No conto que dá o título ao volume, “Tanta gente, Mariana”, encanta desde logo a elegância do seu estilo que se desenvolve como uma canção melancólica. É capaz de pintar os diversos personagens com pequenos pormenores. Personagens absolutamente sólidos e bem construídos, sem fissuras.
A estrutura narrativa do conto é também muito inteligente. Começando pelo que se percebe depois ser o fim (ou quase fim) da história, recorre a digressões temporais que nos dão lentamente a conhecer ou a perceber o percurso de perda e reencontrada solidão de Mariana. Ao fazê-lo cria uma tensão dramática mais eficaz do que seguisse uma ordem linear, também menos de acordo com o tom que pretende imprimir à narrativa.

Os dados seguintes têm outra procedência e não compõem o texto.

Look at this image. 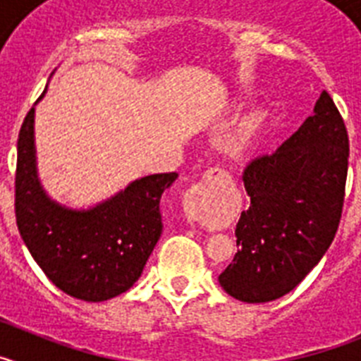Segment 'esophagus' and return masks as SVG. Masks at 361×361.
Segmentation results:
<instances>
[{
    "label": "esophagus",
    "instance_id": "1",
    "mask_svg": "<svg viewBox=\"0 0 361 361\" xmlns=\"http://www.w3.org/2000/svg\"><path fill=\"white\" fill-rule=\"evenodd\" d=\"M229 177L222 168H209V170L204 171L202 183L193 186L191 190H188L183 197V209L186 213L188 220H197L200 215V204L204 202V191L202 184L208 183V180H219V178Z\"/></svg>",
    "mask_w": 361,
    "mask_h": 361
}]
</instances>
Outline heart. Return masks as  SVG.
Listing matches in <instances>:
<instances>
[{
    "label": "heart",
    "instance_id": "heart-1",
    "mask_svg": "<svg viewBox=\"0 0 361 361\" xmlns=\"http://www.w3.org/2000/svg\"><path fill=\"white\" fill-rule=\"evenodd\" d=\"M264 121H266V110L264 108H255L250 114H245L240 119L235 132L231 133L228 141V148L231 152H242L253 142L257 133L262 128Z\"/></svg>",
    "mask_w": 361,
    "mask_h": 361
}]
</instances>
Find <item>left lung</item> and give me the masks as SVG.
<instances>
[{
    "mask_svg": "<svg viewBox=\"0 0 361 361\" xmlns=\"http://www.w3.org/2000/svg\"><path fill=\"white\" fill-rule=\"evenodd\" d=\"M349 137L327 92L276 152L245 166L251 199L235 235L238 251L219 275L233 298L264 304L288 295L329 250L345 195Z\"/></svg>",
    "mask_w": 361,
    "mask_h": 361,
    "instance_id": "8db88e82",
    "label": "left lung"
}]
</instances>
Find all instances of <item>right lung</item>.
Segmentation results:
<instances>
[{
    "instance_id": "right-lung-1",
    "label": "right lung",
    "mask_w": 361,
    "mask_h": 361,
    "mask_svg": "<svg viewBox=\"0 0 361 361\" xmlns=\"http://www.w3.org/2000/svg\"><path fill=\"white\" fill-rule=\"evenodd\" d=\"M34 117L32 106L19 130L16 168V222L25 245L54 286L73 298L104 302L128 291L161 238V197L178 175H146L90 208H68L39 180Z\"/></svg>"
}]
</instances>
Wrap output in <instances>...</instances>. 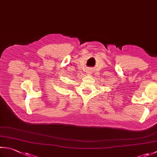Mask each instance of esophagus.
Masks as SVG:
<instances>
[{"mask_svg":"<svg viewBox=\"0 0 157 157\" xmlns=\"http://www.w3.org/2000/svg\"><path fill=\"white\" fill-rule=\"evenodd\" d=\"M89 73H90V72H89Z\"/></svg>","mask_w":157,"mask_h":157,"instance_id":"esophagus-1","label":"esophagus"}]
</instances>
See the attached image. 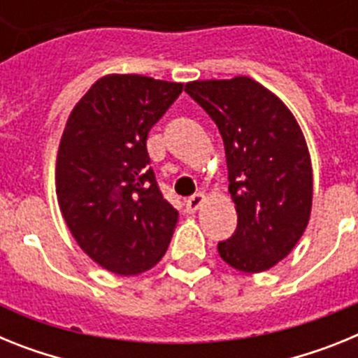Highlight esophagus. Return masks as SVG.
Returning a JSON list of instances; mask_svg holds the SVG:
<instances>
[{"instance_id":"1","label":"esophagus","mask_w":358,"mask_h":358,"mask_svg":"<svg viewBox=\"0 0 358 358\" xmlns=\"http://www.w3.org/2000/svg\"><path fill=\"white\" fill-rule=\"evenodd\" d=\"M204 201H206V195L202 194V192H199V194H195L194 197H189L188 201L185 202L186 211H188V213H195Z\"/></svg>"}]
</instances>
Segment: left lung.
<instances>
[{"mask_svg":"<svg viewBox=\"0 0 358 358\" xmlns=\"http://www.w3.org/2000/svg\"><path fill=\"white\" fill-rule=\"evenodd\" d=\"M186 93L217 123L226 148L236 231L218 255L236 271L274 267L305 233L312 210V163L289 107L249 77L188 82Z\"/></svg>","mask_w":358,"mask_h":358,"instance_id":"1","label":"left lung"}]
</instances>
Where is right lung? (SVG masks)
<instances>
[{"instance_id":"right-lung-1","label":"right lung","mask_w":358,"mask_h":358,"mask_svg":"<svg viewBox=\"0 0 358 358\" xmlns=\"http://www.w3.org/2000/svg\"><path fill=\"white\" fill-rule=\"evenodd\" d=\"M182 84L143 75H106L73 107L57 152L62 217L100 267L134 276L166 252L176 208L148 166L147 138Z\"/></svg>"}]
</instances>
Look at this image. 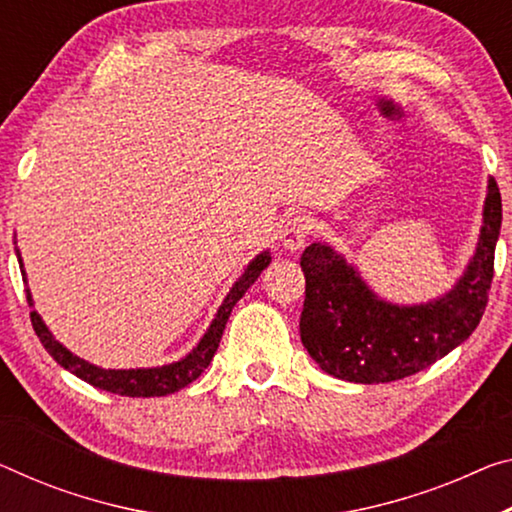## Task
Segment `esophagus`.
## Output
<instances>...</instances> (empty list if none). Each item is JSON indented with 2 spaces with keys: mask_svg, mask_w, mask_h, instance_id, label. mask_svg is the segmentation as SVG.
<instances>
[{
  "mask_svg": "<svg viewBox=\"0 0 512 512\" xmlns=\"http://www.w3.org/2000/svg\"><path fill=\"white\" fill-rule=\"evenodd\" d=\"M309 233H311V224L309 219L306 217H290L286 226L281 229V242L283 247H286L288 251H300L306 240H309Z\"/></svg>",
  "mask_w": 512,
  "mask_h": 512,
  "instance_id": "34e87169",
  "label": "esophagus"
}]
</instances>
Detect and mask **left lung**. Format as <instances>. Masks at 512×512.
I'll return each mask as SVG.
<instances>
[{
  "label": "left lung",
  "instance_id": "left-lung-1",
  "mask_svg": "<svg viewBox=\"0 0 512 512\" xmlns=\"http://www.w3.org/2000/svg\"><path fill=\"white\" fill-rule=\"evenodd\" d=\"M499 231L501 194L490 178L474 256L451 290L421 304L384 300L332 245L313 242L300 261L306 352L325 373L357 384L403 380L435 364L465 343L483 318Z\"/></svg>",
  "mask_w": 512,
  "mask_h": 512
}]
</instances>
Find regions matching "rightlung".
<instances>
[{"label":"right lung","instance_id":"obj_1","mask_svg":"<svg viewBox=\"0 0 512 512\" xmlns=\"http://www.w3.org/2000/svg\"><path fill=\"white\" fill-rule=\"evenodd\" d=\"M15 256H18L20 263V272H22V281L27 283V272L25 265H22V256L20 249H15ZM272 261L270 249L261 251L256 258H251L249 265L245 267V272L240 274L238 281L233 283L229 293H226L222 306H219L215 318H212L210 327L206 329V334L199 338V343L187 352L183 359L171 361V364L164 366H151V368H100L96 364H89V361L77 357L70 352L66 345H61L54 334L47 329L43 318L38 316V311H31V325H34V332L41 338L43 348L50 352L59 366H64L66 371L80 377V380L89 382L91 387L102 389V391H112L119 393V396H130V398H153V396H167V393L180 391L187 384L194 382L203 371H206L208 364L215 357V352L219 348V341H222L224 327L229 322V316L233 311V306L238 304L242 295L247 293L261 272ZM27 302L29 306H34V297H31V290L27 288Z\"/></svg>","mask_w":512,"mask_h":512}]
</instances>
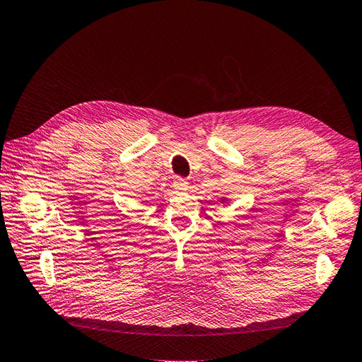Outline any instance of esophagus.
Returning a JSON list of instances; mask_svg holds the SVG:
<instances>
[{
  "instance_id": "1",
  "label": "esophagus",
  "mask_w": 362,
  "mask_h": 362,
  "mask_svg": "<svg viewBox=\"0 0 362 362\" xmlns=\"http://www.w3.org/2000/svg\"><path fill=\"white\" fill-rule=\"evenodd\" d=\"M173 187L177 189V190H187V187H189V182H187V180H185V178L178 177V178H175Z\"/></svg>"
}]
</instances>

“Tanta gente, Mariana” é uma história sobre a solidão. Talvez a solidão dos tempos modernos; talvez uma solidão no feminino; ou apenas sobre a solidão. Mariana sempre se sentiu sozinha. Cedo perdeu a mãe e depois o pai. Perdeu António, o marido, para outra mulher. Perdeu o filho antes que nascesse. Associada a essa solidão, há um sentimento de desadequação social: não sabe estar; fala quando devia calar, cala quando devia falar.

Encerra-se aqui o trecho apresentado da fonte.